Data listing →
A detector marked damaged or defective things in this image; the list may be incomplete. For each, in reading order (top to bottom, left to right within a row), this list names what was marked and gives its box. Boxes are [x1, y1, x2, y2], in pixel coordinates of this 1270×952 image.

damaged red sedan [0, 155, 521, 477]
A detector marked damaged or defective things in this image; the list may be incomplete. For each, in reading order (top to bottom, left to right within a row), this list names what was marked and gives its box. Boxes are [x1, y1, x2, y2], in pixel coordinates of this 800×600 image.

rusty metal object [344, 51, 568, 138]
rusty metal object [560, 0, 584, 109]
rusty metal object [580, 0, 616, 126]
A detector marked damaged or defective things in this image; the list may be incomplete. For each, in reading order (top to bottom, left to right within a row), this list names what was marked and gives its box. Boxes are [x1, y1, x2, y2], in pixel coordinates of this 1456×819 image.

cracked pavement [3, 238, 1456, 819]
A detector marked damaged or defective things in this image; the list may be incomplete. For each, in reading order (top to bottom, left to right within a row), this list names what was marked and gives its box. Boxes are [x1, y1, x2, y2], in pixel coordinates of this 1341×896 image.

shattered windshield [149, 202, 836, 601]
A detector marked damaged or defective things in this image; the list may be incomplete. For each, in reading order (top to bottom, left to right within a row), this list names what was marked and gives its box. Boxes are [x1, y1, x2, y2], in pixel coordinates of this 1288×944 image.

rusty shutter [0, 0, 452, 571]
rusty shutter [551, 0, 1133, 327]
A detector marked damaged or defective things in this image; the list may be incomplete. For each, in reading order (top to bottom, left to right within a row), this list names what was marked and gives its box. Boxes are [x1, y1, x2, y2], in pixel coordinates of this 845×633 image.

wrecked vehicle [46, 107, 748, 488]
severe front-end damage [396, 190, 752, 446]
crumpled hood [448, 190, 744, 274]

Your objective → Can you write out the items word for word, from the start of the items up to and including the line with "cracked pavement [3, 238, 1456, 819]"?

Complete output →
A detector marked damaged or defective things in this image; the list may be incomplete. For each, in reading order (top to bottom, left to right within a row), this list names what was marked and gives its box. Boxes are [x1, y1, x2, y2], in pixel coordinates of this 1270×952 image.

damaged red sedan [0, 155, 521, 477]
A detector marked damaged or defective things in this image; the list may be incomplete. For each, in reading order (top to bottom, left to right within a row), this list names what was marked and gives its box. Boxes are [x1, y1, x2, y2], in pixel coordinates of this 800×600 image.

rusty metal object [344, 51, 568, 138]
rusty metal object [560, 0, 584, 109]
rusty metal object [580, 0, 616, 126]
A detector marked damaged or defective things in this image; the list may be incomplete. For each, in reading order (top to bottom, left to right within a row), this list names what was marked and gives its box. Boxes are [x1, y1, x2, y2], in pixel coordinates of this 1456×819 image.

cracked pavement [3, 238, 1456, 819]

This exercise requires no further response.